=== Data listing ===

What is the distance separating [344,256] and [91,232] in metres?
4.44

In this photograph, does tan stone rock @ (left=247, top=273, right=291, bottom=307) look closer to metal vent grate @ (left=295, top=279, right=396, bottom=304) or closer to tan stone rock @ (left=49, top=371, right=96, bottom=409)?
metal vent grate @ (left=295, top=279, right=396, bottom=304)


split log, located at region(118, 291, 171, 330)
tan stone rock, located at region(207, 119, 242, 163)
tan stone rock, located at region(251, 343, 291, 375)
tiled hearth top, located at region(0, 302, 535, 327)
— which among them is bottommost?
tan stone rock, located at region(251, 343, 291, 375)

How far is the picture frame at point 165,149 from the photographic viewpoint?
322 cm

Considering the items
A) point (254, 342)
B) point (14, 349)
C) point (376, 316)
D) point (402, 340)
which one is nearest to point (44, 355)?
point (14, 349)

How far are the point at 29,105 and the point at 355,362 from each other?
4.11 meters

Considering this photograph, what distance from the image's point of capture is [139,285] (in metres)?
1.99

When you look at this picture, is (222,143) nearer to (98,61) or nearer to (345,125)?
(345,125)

===

- **Direction**:
Reproduce every one of the records above verbatim, leaving each line unchanged.

- **Finished exercise**:
What is the distance separating [344,256] and [91,232] in metres?
4.44

In this photograph, does tan stone rock @ (left=247, top=273, right=291, bottom=307) look closer to metal vent grate @ (left=295, top=279, right=396, bottom=304) or closer to tan stone rock @ (left=49, top=371, right=96, bottom=409)?
metal vent grate @ (left=295, top=279, right=396, bottom=304)


split log, located at region(118, 291, 171, 330)
tan stone rock, located at region(207, 119, 242, 163)
tan stone rock, located at region(251, 343, 291, 375)
tiled hearth top, located at region(0, 302, 535, 327)
— which among them is bottommost?
tan stone rock, located at region(251, 343, 291, 375)

How far is the picture frame at point 165,149 from the photographic viewpoint?
322 cm

Considering the items
A) point (254, 342)
B) point (14, 349)
C) point (376, 316)
D) point (402, 340)
which one is nearest to point (44, 355)?
point (14, 349)

How far are the point at 29,105 and the point at 355,362 from each other?
4.11 meters

Considering this photograph, what distance from the image's point of capture is [139,285] (in metres)?
1.99

When you look at this picture, is (222,143) nearer to (98,61) or nearer to (345,125)?
(345,125)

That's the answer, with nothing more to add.